=== Supplied text ===
______

The dawning of a new light
Only one year after September 11, 2001, the building sites that were the targets of the terrorist attacks on that horrific day are being reclaimed, rebuilt and reborn. The A/E/C community mobilized like at no other time in recent history to reconstruct and harden wedges 1 and 2 of the Pentagon and cleanup and stabilize Ground Zero in preparation for new life.
Buildings bordering Ground Zero that were heavily damaged by the collapse of the Twin Towers also are being reconstructed. For instance, this month the World Financial Center's Winter Garden, whose trademark glass skylight and east facade were smashed by falling debris, will reopen.
The past year has been a time of recovery, review and reconstruction. In this 12-page special section, BD&C seeks out A/E/C experts intimately involved in these processes and provides them an opportunity to comment about what the A/E/C industry has learned from September 11 and where it may be headed in the future.

______

=== Data under study ===
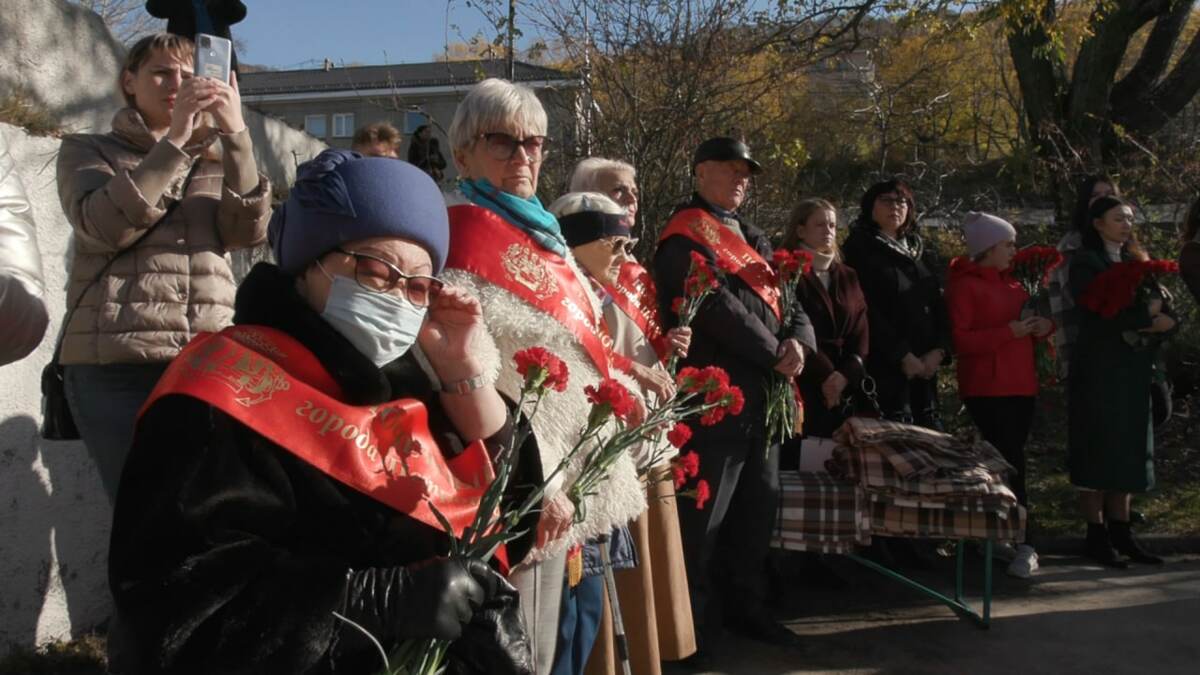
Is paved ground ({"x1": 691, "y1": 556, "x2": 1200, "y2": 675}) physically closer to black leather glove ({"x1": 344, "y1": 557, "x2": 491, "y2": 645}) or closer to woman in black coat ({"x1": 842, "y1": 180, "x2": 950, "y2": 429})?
woman in black coat ({"x1": 842, "y1": 180, "x2": 950, "y2": 429})

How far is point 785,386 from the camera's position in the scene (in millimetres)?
4559

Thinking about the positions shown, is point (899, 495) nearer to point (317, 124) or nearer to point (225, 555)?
point (225, 555)

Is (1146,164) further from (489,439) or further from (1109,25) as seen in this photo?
(489,439)

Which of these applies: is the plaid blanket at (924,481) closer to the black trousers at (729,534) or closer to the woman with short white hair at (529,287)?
the black trousers at (729,534)

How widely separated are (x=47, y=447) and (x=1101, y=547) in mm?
5624

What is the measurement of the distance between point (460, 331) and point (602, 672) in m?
1.67

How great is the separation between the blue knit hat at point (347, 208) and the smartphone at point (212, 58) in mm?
1144

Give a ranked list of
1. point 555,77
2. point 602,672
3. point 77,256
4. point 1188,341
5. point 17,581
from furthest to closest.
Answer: point 1188,341 < point 555,77 < point 17,581 < point 602,672 < point 77,256

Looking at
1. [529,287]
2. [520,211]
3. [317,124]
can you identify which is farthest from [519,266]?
[317,124]

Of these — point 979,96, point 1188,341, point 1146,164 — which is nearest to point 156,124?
point 1188,341

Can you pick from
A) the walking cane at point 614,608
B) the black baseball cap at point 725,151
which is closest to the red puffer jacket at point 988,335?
the black baseball cap at point 725,151

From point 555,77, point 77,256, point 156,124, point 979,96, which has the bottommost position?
point 77,256

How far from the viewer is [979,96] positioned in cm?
1673

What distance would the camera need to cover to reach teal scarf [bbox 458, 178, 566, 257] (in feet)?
9.84
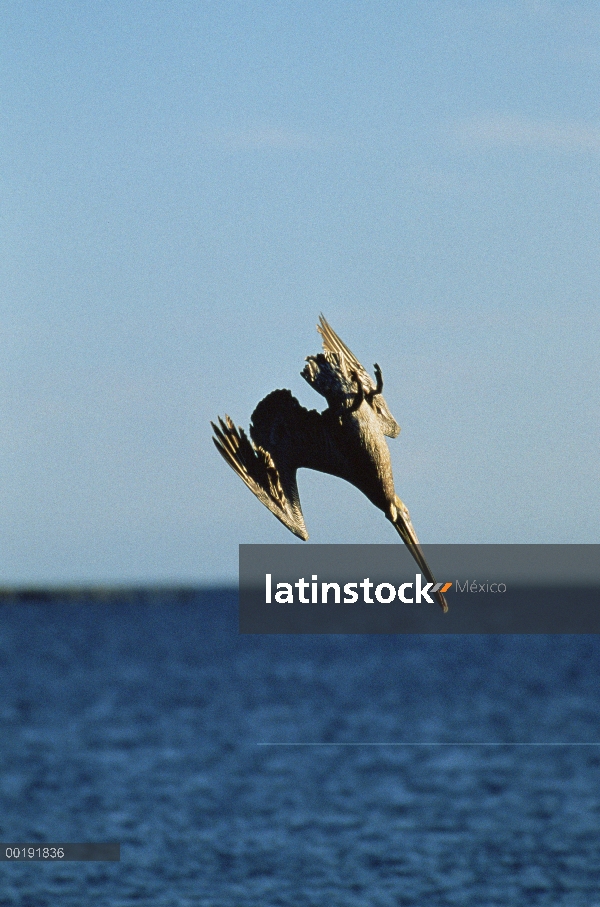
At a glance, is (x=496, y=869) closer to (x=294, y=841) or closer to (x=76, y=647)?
(x=294, y=841)

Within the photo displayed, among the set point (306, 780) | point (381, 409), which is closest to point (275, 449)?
point (381, 409)

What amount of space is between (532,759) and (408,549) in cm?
7233

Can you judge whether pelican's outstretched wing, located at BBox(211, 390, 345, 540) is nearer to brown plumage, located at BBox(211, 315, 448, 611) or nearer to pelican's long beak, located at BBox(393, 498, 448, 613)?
brown plumage, located at BBox(211, 315, 448, 611)

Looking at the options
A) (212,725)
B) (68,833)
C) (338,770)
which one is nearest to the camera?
(68,833)

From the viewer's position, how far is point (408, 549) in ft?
8.91

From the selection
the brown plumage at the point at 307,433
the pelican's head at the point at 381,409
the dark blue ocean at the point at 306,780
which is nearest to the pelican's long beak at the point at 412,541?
the brown plumage at the point at 307,433

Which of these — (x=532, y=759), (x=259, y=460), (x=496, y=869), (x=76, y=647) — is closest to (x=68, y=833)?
(x=496, y=869)

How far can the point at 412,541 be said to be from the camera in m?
2.71

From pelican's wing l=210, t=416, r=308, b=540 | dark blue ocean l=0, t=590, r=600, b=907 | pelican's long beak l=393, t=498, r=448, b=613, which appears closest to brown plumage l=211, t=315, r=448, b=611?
pelican's wing l=210, t=416, r=308, b=540

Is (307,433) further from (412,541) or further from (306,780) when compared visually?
(306,780)

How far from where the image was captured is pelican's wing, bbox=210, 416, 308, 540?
312 cm

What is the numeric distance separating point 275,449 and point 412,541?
594 millimetres

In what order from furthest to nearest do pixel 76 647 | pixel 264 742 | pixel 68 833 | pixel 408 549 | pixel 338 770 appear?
pixel 76 647
pixel 264 742
pixel 338 770
pixel 68 833
pixel 408 549

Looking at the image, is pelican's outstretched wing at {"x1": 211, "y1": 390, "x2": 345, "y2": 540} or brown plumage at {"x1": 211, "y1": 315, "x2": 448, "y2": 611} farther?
pelican's outstretched wing at {"x1": 211, "y1": 390, "x2": 345, "y2": 540}
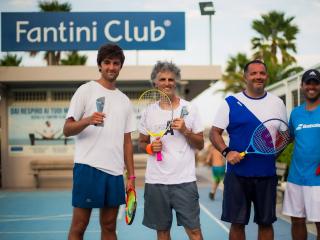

______

=== Assigned task 1 ===
Answer these from the text on rebuilding after September 11:
(a) Which wedges of the Pentagon did the A/E/C community reconstruct and harden?
(b) Which building bordering Ground Zero is set to reopen this month?
(c) How many pages long is BD&C's special section?
=== Assigned task 2 ===
Pick up the text on rebuilding after September 11 where it stops, and extend it with a few more sentences.

=== Answer 1 ===
(a) Wedges 1 and 2.
(b) The World Financial Center's Winter Garden.
(c) 12 pages.

=== Answer 2 ===
Leading the section is commentary from author Judith Dupré, who sheds light on the subject of light and glass in future high-rise construction. The section continues with insight provided by Michael Burton, who until recently headed the New York City Department of Design and Construction, which was charged with the rescue, recovery and cleanup efforts at Ground Zero; W. Gene Corley, leader of the Federal Emergency Management Agency (FEMA) and American Society of Civil Engineers (ASCE) World Trade Center (WTC) performance study; Walker Lee Evey, program manager of the Pentagon Renovation Program, who managed the reconstruction of wedges 1 and 2; and Jon Magnusson, chairman and CEO of Skilling Ward Magnusson Barkshire structural engineers and member of the FEMA/ASCE team that studied the WTC's performance. Further commentary is provided from New York City-based contractor AMEC, which participated in both the cleanup of Ground Zero and led the reconstruction of Pentagon wedges 1 and 2.
Memorial lights shine from where the World Trade Center collapsed on September 11, 2001. “Tribute in Light” lit up the New York sky for 32 days beginning March 11, the six-month anniversary of the tragedy.
Lastly, an examination of fire and life safety focuses on the need for modernization of egress standards stemming from evaluation of the WTC. The section also includes reports on the launch of the National Institute of Standards and Technology's new study on the collapse of the Twin Towers, and the decision by officials to solicit development of additional design proposals for the redevelopment of the site.